The travels in England of Duke Cosmo de’ Medici, heir-apparent to the Grand Duchy of Tuscany, were performed in 1669, and described by Signor Magalotti, a member of his suite, whose manuscript account was translated into English, and published in 1821. They are more interesting than most foreign narratives of English travel, in so far as Cosmo, having landed at Plymouth and travelled up to London, and having afterwards made excursions to Oxford, Cambridge, and other places, saw more of English country life than usual, and inasmuch as they are accompanied by excellent sketches taken by artists in his suite. It is most delightful to be thus enabled to see towns and villages and country-houses exactly as they appeared in the days of Charles II., and it is only to be regretted that the artists did not exercise their pencils upon the streets of London. Magalotti is an intelligent and inquisitive traveller; but, voyaging in the train of a prince, and unacquainted with the language, he can tell us little respecting the people. His account of what fell within his sphere is sensible and impartial, with a few errors, such as the strange assertion that Clarendon had been secretly a Presbyterian! He is too much of a courtier to inform us respecting the court of Charles II., except in the enumeration of titled persons and officials, in which he is very exact. He gives a fair account of the Royal Society, and of the theatre; but seems unconscious of the existence of English literature outside the walls of the playhouse.

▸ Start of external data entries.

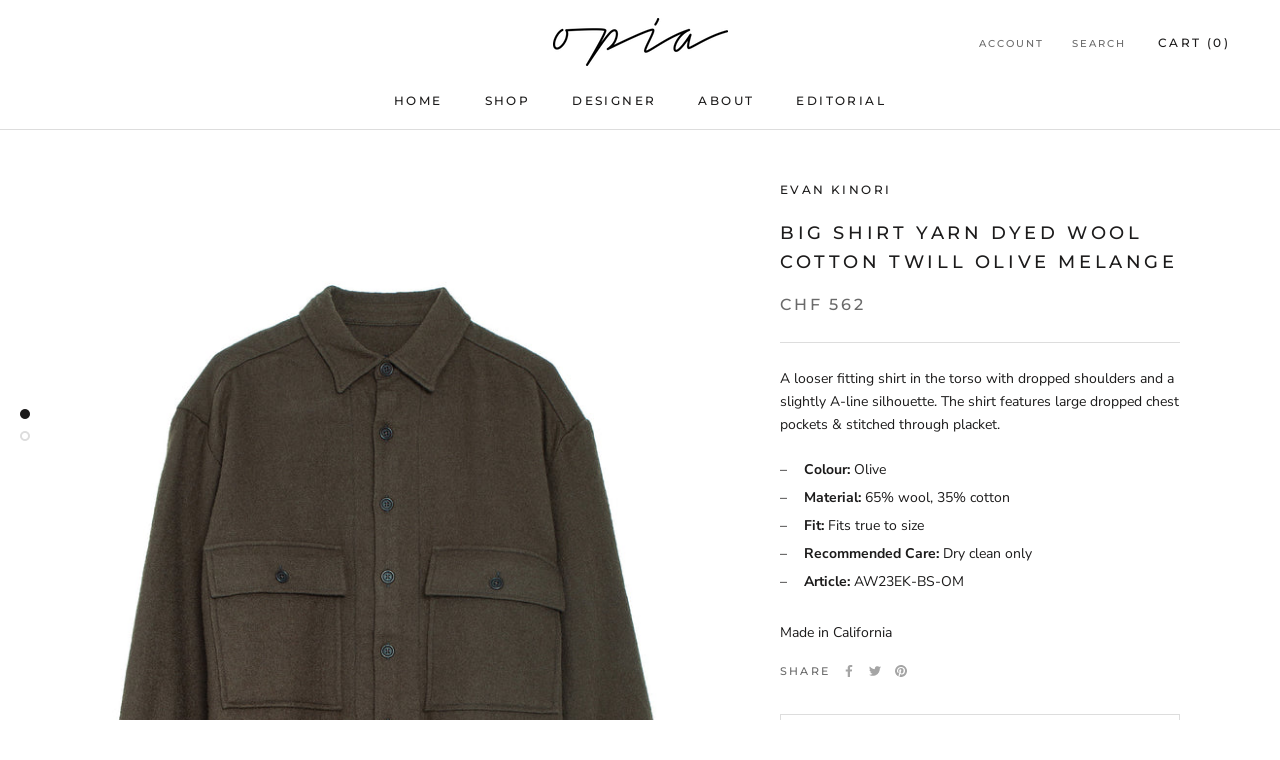

--- FILE ---
content_type: text/css
request_url: https://opia.ch/cdn/shop/t/2/assets/cookieconsent.css?v=131182398541724671911704314078
body_size: -607
content:
body{font-family:sans-serif}#cc-main{--cc-secondary-color: #ffffff;--cc-secondary-color-rgb: 255, 255, 255;--cc-modal-border-radius: 0;--cc-btn-border-radius: 0;--cc-btn-primary-bg: #ffffff;--cc-bg: #1c1b1b;--cc-btn-primary-hover-bg: #1c1b1b;--cc-btn-primary-hover-border-color: #ffffff;--cc-btn-primary-hover-color: #fff;--cc-btn-secondary-bg: #1c1b1b;--cc-btn-secondary-color: #dddddd;--cc-btn-secondary-border-color: rgba(var(--cc-secondary-color-rgb), .4);--cc-btn-secondary-hover-bg: #1c1b1b;--cc-btn-secondary-hover-border-color: #ffffff;--cc-separator-border-color: #1c1b1b;--cc-footer-bg: #1c1b1b;--cc-footer-border-color: #1c1b1b;--cc-footer-color: #fff}#cc-main .cm__btn{font-weight:400;text-transform:uppercase}#cc-main .cm__title{letter-spacing:.2em;text-transform:uppercase;font-weight:500}#cc-main .cm__footer{padding-bottom:1rem}#cc-main .cc__link,#cc-main a{font-weight:400}
/*# sourceMappingURL=/cdn/shop/t/2/assets/cookieconsent.css.map?v=131182398541724671911704314078 */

We have now accompanied the literature of the Restoration period from its apparently sudden manifestation contemporaneously with the return of the exiled monarch to its transition into what is so appropriately in one point of view, so unaptly in another, termed England’s Augustan age. We have seen that this apparent abruptness was deceptive, arising from the interruption of English literary development by the Civil War and its consequences; and that the Restoration literature represented tendencies which must inevitably have prevailed without the infusion of any French element. The old Elizabethan mode had become inadequate to the vastly extended needs of the time, and we are now able to recognize the literature of the Restoration in its proper connection as a transition to the thoroughly practical and business-like style of the eighteenth century, which, having worked itself out in its turn, and arrived at an impracticable position through the total negation of imagination by its most characteristic representatives,[15] brought about the revival of the Elizabethan spirit in the imaginative, spiritual, and at the same time intensely human literature of the nineteenth century. This in turn seems threatened with decay from the exaggeration of its characteristic qualities; and the antidote might be sought in less hopeful quarters than in the sound sense, manly vigour, and solid execution of the robust if prosaic writers of the Age of Dryden.

FOOTNOTES:

[15] Fox thought that Shakespeare’s reputation would have stood higher if he had never written Hamlet!